------ Document excerpt ------

“Weird Al” Yankovic
Bad Hair Day (Volcano)
An interview with “Weird Al”
by Scott Hefflon
Before I ask you anything obtusely significant and, like, profound and stuff… Why do you put quotation marks around “Weird Al”?
I often get asked why not just put them around the “Weird,” because you usually do put quotation marks around a nickname, but I don’t like when people just call me “Weird.” I’m not on a first adjective basis with anybody.
By now, is “Weird Al” your legal name?
Not the “Weird” part, no. That’s something I added when I started doing college radio. Everyone had their own goofy air-name, and since I played all kinds of weird music, it became the “Weird Al” show every Saturday night. The name just kind of stuck.
Do you have trouble cashing checks made out to “Weird Al?”
No trouble at all, thank you. But sometimes I have to sign legal documents as “Weird Al” Yankovic, which always makes me feel kind of, well, weird.
OK, I think I’ve pretty much exhausted question #1… Moving right along to: Say! You’ve got a new album, Bad Hair Day, out now, as well as videos for “Amish Paradise,” “Gump,” and “The Theme From Spy Hard.” And you produced them all!
Yeah, I’ve been doing that for the last several years. I’ve always written and had creative control over the videos, but since the ’80s, I’ve wanted to direct them as well. I was more than happy to let my manager or whoever else direct. It’s difficult to be in front of the camera, and, in a sense, be behind the camera at the same time. But I’ve gotten to be more of a control freak over the years, and directing is a logical extension of what I do. I want to make sure that every gag comes off just the way I’d envisioned it.

------ Dataset extract ------

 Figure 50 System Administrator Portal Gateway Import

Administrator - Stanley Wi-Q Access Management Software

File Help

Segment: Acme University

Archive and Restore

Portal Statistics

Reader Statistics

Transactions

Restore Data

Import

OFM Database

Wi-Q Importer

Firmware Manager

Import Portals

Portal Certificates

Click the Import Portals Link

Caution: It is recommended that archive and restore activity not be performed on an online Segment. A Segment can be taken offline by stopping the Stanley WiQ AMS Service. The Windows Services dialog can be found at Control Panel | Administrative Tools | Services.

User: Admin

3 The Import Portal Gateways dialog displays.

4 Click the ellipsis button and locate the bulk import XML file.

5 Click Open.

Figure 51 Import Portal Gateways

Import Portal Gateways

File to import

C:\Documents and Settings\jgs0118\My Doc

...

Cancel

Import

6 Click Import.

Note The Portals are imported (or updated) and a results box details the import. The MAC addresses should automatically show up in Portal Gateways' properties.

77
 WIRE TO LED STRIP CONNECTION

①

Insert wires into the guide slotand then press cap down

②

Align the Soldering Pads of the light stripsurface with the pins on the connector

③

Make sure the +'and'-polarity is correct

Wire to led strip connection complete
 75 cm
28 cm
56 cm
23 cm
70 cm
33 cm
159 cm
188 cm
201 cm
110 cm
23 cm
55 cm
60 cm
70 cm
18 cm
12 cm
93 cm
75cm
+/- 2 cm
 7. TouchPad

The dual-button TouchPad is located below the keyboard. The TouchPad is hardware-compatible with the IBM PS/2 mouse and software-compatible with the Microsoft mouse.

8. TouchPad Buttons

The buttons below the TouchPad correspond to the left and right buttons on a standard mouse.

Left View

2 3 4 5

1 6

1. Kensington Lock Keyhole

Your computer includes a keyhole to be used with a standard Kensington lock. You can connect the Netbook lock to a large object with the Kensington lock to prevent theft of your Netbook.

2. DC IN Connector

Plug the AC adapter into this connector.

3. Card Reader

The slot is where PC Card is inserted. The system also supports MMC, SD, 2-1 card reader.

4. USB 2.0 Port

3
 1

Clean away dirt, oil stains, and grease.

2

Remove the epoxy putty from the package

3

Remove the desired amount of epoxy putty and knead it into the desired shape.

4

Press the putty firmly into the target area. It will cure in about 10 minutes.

------

**Task:**
Write out the whole "Weird Al" Yankovic interview again word for word.

**Task solution:**
“Weird Al” Yankovic
Bad Hair Day (Volcano)
An interview with “Weird Al”
by Scott Hefflon
Before I ask you anything obtusely significant and, like, profound and stuff… Why do you put quotation marks around “Weird Al”?
I often get asked why not just put them around the “Weird,” because you usually do put quotation marks around a nickname, but I don’t like when people just call me “Weird.” I’m not on a first adjective basis with anybody.
By now, is “Weird Al” your legal name?
Not the “Weird” part, no. That’s something I added when I started doing college radio. Everyone had their own goofy air-name, and since I played all kinds of weird music, it became the “Weird Al” show every Saturday night. The name just kind of stuck.
Do you have trouble cashing checks made out to “Weird Al?”
No trouble at all, thank you. But sometimes I have to sign legal documents as “Weird Al” Yankovic, which always makes me feel kind of, well, weird.
OK, I think I’ve pretty much exhausted question #1… Moving right along to: Say! You’ve got a new album, Bad Hair Day, out now, as well as videos for “Amish Paradise,” “Gump,” and “The Theme From Spy Hard.” And you produced them all!
Yeah, I’ve been doing that for the last several years. I’ve always written and had creative control over the videos, but since the ’80s, I’ve wanted to direct them as well. I was more than happy to let my manager or whoever else direct. It’s difficult to be in front of the camera, and, in a sense, be behind the camera at the same time. But I’ve gotten to be more of a control freak over the years, and directing is a logical extension of what I do. I want to make sure that every gag comes off just the way I’d envisioned it.